Among the entries, which lines carry the string "journalpostcomments"? Copy every one.

[DATA SHOWN Boundary: Start]

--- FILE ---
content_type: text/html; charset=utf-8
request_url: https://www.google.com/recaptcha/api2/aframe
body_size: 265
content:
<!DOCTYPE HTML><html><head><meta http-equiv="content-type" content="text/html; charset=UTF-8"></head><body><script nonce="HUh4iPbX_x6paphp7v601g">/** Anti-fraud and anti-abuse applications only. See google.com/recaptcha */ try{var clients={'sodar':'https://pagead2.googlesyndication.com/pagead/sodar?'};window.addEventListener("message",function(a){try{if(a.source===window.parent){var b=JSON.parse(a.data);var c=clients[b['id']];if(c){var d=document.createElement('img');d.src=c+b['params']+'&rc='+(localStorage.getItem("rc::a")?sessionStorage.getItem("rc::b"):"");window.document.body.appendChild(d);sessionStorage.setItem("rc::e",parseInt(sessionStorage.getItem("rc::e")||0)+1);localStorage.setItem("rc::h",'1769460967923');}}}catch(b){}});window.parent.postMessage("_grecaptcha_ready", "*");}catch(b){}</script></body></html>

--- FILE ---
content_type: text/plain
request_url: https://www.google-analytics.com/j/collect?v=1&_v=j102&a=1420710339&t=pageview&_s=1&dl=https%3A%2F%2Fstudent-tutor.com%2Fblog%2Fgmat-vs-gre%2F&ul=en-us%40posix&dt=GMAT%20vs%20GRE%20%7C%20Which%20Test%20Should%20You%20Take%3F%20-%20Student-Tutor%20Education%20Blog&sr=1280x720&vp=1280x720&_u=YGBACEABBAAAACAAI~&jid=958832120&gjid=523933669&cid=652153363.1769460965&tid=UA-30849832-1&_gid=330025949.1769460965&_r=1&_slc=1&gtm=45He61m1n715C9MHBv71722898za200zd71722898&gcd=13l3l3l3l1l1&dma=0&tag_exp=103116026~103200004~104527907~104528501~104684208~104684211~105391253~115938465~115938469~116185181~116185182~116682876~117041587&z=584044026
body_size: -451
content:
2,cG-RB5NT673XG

[DATA SHOWN Boundary: End]
[DATA SHOWN Boundary: Start]

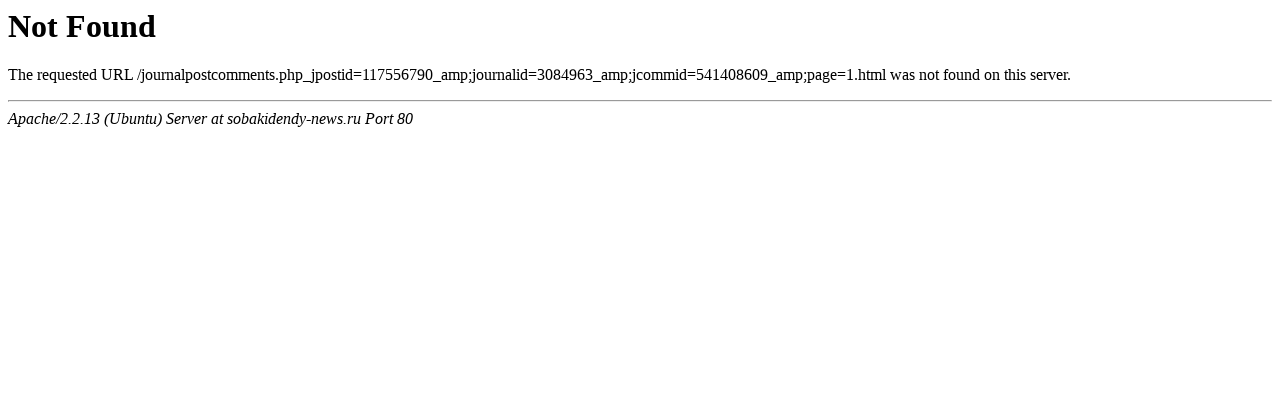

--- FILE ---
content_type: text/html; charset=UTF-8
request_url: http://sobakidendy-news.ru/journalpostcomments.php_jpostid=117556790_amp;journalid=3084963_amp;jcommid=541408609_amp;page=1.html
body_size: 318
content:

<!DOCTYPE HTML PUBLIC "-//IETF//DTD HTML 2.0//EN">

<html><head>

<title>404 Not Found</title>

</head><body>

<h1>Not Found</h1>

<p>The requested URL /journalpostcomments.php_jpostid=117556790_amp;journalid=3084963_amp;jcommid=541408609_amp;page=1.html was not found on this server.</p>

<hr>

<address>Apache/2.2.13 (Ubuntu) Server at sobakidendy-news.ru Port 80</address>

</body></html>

[DATA SHOWN Boundary: End]

> EXPECTED ANSWER:
request_url: http://sobakidendy-news.ru/journalpostcomments.php_jpostid=117556790_amp;journalid=3084963_amp;jcommid=541408609_amp;page=1.html
<p>The requested URL /journalpostcomments.php_jpostid=117556790_amp;journalid=3084963_amp;jcommid=541408609_amp;page=1.html was not found on this server.</p>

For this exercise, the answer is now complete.